1. Put the onion, carrot, celery stalk, bay leaves, black peppercorns, and the halved lemon in a large pot, add cold water to cover by 2 inches, and bring to a gentle simmer over medium heat.

2. Grip the octopus and dip the tentacles into the simmering liquid 2–3 times to curl, then submerge, reduce heat to maintain a bare simmer, and cook partially covered until tender when a skewer slides into the thickest part with little resistance, 45–60 minutes.

3. Turn off the heat and let it cool in the liquid for 20–30 minutes, then lift it out, peel away any loose skin if desired, pat dry, and cut into 0.5-inch pieces; transfer to a mixing bowl.

4. Whisk the extra-virgin olive oil, fresh lemon juice, kosher salt, black pepper, and garlic in a small bowl until emulsified.

5. Add the celery and flat-leaf parsley to the bowl with the cut seafood, pour over the dressing, and toss to coat evenly.

6. Let the salad stand 20–30 minutes at cool room temperature to meld flavors, then taste and adjust seasoning with more salt or lemon if needed before serving slightly cool or at room temperature.

Octopus salad is a bright, clean-tasting seafood dish that balances tender, gently cooked octopus with a vibrant lemon-and-olive-oil dressing. The texture is silky yet pleasantly firm, set against the fresh crunch of celery and the herbal lift of parsley. Its appeal lies in its simplicity: a few good ingredients, handled carefully, that let the natural sweetness of the octopus shine.

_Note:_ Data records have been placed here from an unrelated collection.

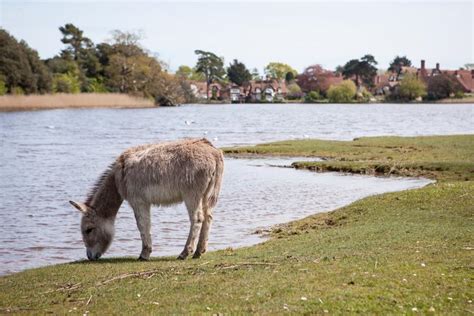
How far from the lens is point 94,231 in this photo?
12.9 m

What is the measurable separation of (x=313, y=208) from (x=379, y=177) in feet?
22.7

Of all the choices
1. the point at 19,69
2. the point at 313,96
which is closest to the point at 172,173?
the point at 19,69

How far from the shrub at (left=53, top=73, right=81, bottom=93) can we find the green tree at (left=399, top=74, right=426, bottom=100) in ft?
261

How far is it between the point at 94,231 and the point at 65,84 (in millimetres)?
104197

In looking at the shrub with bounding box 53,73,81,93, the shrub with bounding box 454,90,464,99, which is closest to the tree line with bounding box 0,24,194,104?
the shrub with bounding box 53,73,81,93

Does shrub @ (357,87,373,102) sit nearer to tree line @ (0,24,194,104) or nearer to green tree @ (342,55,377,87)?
green tree @ (342,55,377,87)

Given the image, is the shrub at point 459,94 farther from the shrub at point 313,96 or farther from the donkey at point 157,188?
the donkey at point 157,188

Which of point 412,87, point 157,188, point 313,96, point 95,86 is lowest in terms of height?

Rooted in the Mediterranean, this salad is especially associated with Italy’s coastal regions, where it appears at seaside trattorie and on holiday tables. In Campania, Puglia, and Liguria, cooks typically simmer octopus until just tender, cool it in its broth, and dress it minimally to showcase the catch. Over time, regional touches—like adding potatoes, olives, or capers—have appeared, but the core remains a straightforward marriage of pristine seafood and citrusy olive oil.